Hannover/Berlin. Im Kampf gegen die staatliche Finanzierung extremistischer Parteien ist Innenminister Pistorius vor dem Bundestag aufgetreten. Und fand ungewöhnlichen Zuspruch.

Ungewohnte Rolle für Boris Pistorius: Der SPD-Innenminister in Niedersachsens rot-grünen Landesregierung sprach am Freitag vor dem Bundestag in Berlin – und wurde von CDU und CSU beklatscht. Von den Grünen hingegen kam Kritik. Im niedersächsischen Landtag in Hannover ist es meist umgekehrt.
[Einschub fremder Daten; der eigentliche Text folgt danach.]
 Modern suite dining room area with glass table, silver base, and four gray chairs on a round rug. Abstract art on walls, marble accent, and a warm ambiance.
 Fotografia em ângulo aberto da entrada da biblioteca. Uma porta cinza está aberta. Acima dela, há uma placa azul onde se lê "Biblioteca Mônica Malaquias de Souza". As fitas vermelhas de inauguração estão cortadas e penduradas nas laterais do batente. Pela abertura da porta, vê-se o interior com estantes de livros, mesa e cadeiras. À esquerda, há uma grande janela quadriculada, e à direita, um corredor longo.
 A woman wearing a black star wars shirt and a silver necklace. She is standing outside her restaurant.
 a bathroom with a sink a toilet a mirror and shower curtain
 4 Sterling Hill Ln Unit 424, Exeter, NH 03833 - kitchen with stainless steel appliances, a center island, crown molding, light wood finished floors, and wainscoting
Hassbotschaften mit Steuergeldern

Anlass: Der (mithilfe der grünen Landesminister) verabschiedete Bundesratsvorstoß Niedersachsens, mit der extremistischen Parteien wie der NPD die staatliche Parteienfinanzierung entzogen werden sollen. Dafür muss der Bundestag das Grundgesetz ändern. Am Freitag beschäftigte sich das Plenum in erster Lesung mit dem Thema. Es sei nicht zu erklären, dass „eine Partei des Hasses und der Hetze“ von genau dem Staat Geld erhalte welche sie abschaffen wolle, sagte Gastredner Pistorius zur Begründung. Verfassungsfeinde dürften keine staatliche Unterstützung bekommen, um Hass-Botschaften zu verbreiten, erklärte er.

Sympathien der Linken

Derzeit kassiert die NPD jährlich etwa eine Millionen Euro Staatsgelder. Die Große Koalition aus Union und SPD in Berlin sieht das auch so, hat einen eigenen Gesetzentwurf auf den Weg gebracht und will das Thema noch vor dem Sommer abräumen. Auch die Linkspartei ist für das Gesetz. Entsprechend freundlich fiel der Applaus für Pistorius aus.
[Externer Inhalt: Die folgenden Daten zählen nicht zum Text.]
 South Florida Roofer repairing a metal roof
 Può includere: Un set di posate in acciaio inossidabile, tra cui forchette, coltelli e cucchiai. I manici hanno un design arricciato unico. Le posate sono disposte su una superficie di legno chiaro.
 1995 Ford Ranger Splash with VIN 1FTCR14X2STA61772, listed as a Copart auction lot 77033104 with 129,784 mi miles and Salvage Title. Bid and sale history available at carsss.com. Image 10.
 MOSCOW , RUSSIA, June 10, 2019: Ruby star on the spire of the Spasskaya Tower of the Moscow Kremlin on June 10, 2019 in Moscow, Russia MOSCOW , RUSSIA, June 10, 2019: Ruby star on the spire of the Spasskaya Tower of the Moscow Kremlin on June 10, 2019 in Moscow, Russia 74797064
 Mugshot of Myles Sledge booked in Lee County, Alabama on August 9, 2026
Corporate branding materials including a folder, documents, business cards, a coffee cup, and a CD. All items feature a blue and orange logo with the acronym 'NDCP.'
Die Grünen-Bundestagsabgeordnete Britta Haßelmann kritisierte den Vorstoß hingegen als übereilt und warnte vor handwerklichen Fehlern, die nachher nicht gerichtsfest seien. Zudem sei das Gesetz nur eine „vermeintlich einfache Lösung“ für komplexe Probleme. Rechte Gewalt und Antisemitismus würden damit mitnichten verschwinden. Es brauche eine gesamtgesellschaftliche Strategie.

Der Vorstoß ist übrigens gar nicht so neu. In Niedersachsen kam vor Pistorius schon einmal ein Innenminister auf diese Idee. Das war 2008, der Mann hieß Uwe Schünemann (CDU).